Who is the Customer?

In Business Consulting methods such as Lean Thinking and Strategic Analysis, we are asked one simple question before any other. Who is the customer and what do they need? The customer can be an individual or a group of individuals or a corporation with a board and officers. In our missiological world we are dealing with all of creation and our Lord, Jesus is the customer. If we ask what does he want, the usual response is converts, for people to be saved, yet as Wright points out, our role, is to work for the restoration of all creation as well as evangelize, teach, heal et all [1].

Jesus told Peter to feed my sheep, and through Peter the church. Part of this is to work to mitigate the suffering of people, churched and un-churched, we translate this into food banks (incredibly valuable to those who need them), prayer, visiting the sick, training in life skills and other one on one type activity. Jesus also told us to make disciples of all (wo)men, everywhere.

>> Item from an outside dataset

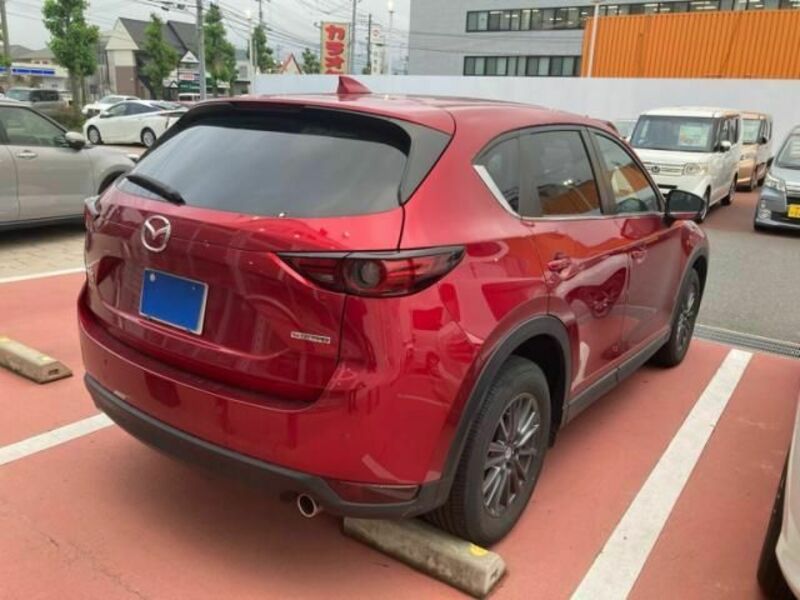 CX-5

Last month I had the pleasure of sitting in a small leaders group with Alan and Kathryn Scott of Colerain Vineyard, Northern Ireland. A community of some thousands of believers, meeting in a purpose built mission center. Alan told us that when they discerned that their objective was to “find and love the lost” they reviewed all activities and stopped anything that was just inward looking. Including the men’s bacon roll breakfast. All new activity (mission) must be looking out from the church to the community. What would we find if we did such an audit on our own fellowships?  Spotlight and disclosing tools such as these can help us to look past our history, see what we are actually doing and re-focus on the job we were given.